18 (B) were analyzing

  • Why it is correct (Key): “While” introduces an ongoing action happening simultaneously with another past action.
  • Mistake Analysis: (A) Common Mistake. (C) Strong Distractor. (D) Structural Error (“was” does not agree with plural “journalists”).

19 (D) hadn’t listened

  • Why it is correct (Key): The failure to listen happened in the distant past, leading to the obvious collapse in the nearer past.
  • Mistake Analysis: (A) Common Mistake. (B) Strong Distractor. (C) Structural Error.

20 (A) went

  • Why it is correct (Key): Past Simple describes the final, concluding event of the historical timeline.
  • Mistake Analysis: (B) Strong Distractor (Past Perfect would mean they went bankrupt before another action, but this is the final action). (C) Common Mistake. (D) Structural Error (“go” is irregular: went).
GRAMMAR POINTS TO REMEMBER

When delivering an academic or business presentation about a historical event, you are essentially establishing a timeline of cause and effect.
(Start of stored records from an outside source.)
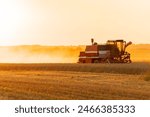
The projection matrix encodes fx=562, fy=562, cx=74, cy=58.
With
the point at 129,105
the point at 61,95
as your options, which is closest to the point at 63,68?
the point at 61,95

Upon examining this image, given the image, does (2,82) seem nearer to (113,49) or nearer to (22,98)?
(22,98)

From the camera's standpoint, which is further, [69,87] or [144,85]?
[144,85]

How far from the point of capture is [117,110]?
49.5 ft

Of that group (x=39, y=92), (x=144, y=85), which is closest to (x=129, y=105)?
(x=39, y=92)

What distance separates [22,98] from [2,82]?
6.53 m

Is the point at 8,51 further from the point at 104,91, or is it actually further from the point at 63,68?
the point at 104,91

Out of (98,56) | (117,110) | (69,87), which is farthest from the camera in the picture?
(98,56)

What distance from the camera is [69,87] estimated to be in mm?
21281

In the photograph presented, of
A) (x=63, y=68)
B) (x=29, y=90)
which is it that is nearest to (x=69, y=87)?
(x=29, y=90)

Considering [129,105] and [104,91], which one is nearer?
[129,105]

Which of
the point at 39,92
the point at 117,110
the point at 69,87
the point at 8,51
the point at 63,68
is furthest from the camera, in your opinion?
the point at 8,51

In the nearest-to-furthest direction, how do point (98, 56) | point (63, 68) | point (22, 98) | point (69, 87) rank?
1. point (22, 98)
2. point (69, 87)
3. point (63, 68)
4. point (98, 56)

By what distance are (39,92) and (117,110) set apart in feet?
17.0

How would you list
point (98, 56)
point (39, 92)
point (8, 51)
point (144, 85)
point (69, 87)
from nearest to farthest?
point (39, 92) → point (69, 87) → point (144, 85) → point (98, 56) → point (8, 51)
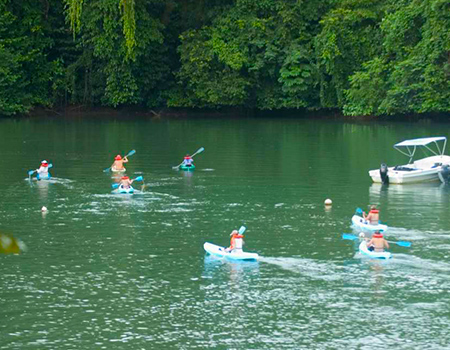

  • Establishing the Market Context (Past Continuous): Use was/were + V-ing to describe what the market, the consumers, or the company was experiencing before the disruption happened. It paints the background picture. (e.g., Consumers were looking for better technology.)
  • Reporting the Key Events (Past Simple): Use V2/ed to state the undeniable facts, the sudden changes, and the final outcomes. This moves your presentation forward. (e.g., The competitor entered the market. The company went bankrupt.)
  • Analyzing the Root Causes (Past Perfect): Use had + V3/ed to sound like a true analyst! This tense allows you to point backwards in time to explain the fatal mistakes that were made long before the actual collapse. (e.g., They failed because they had ignored the warnings.)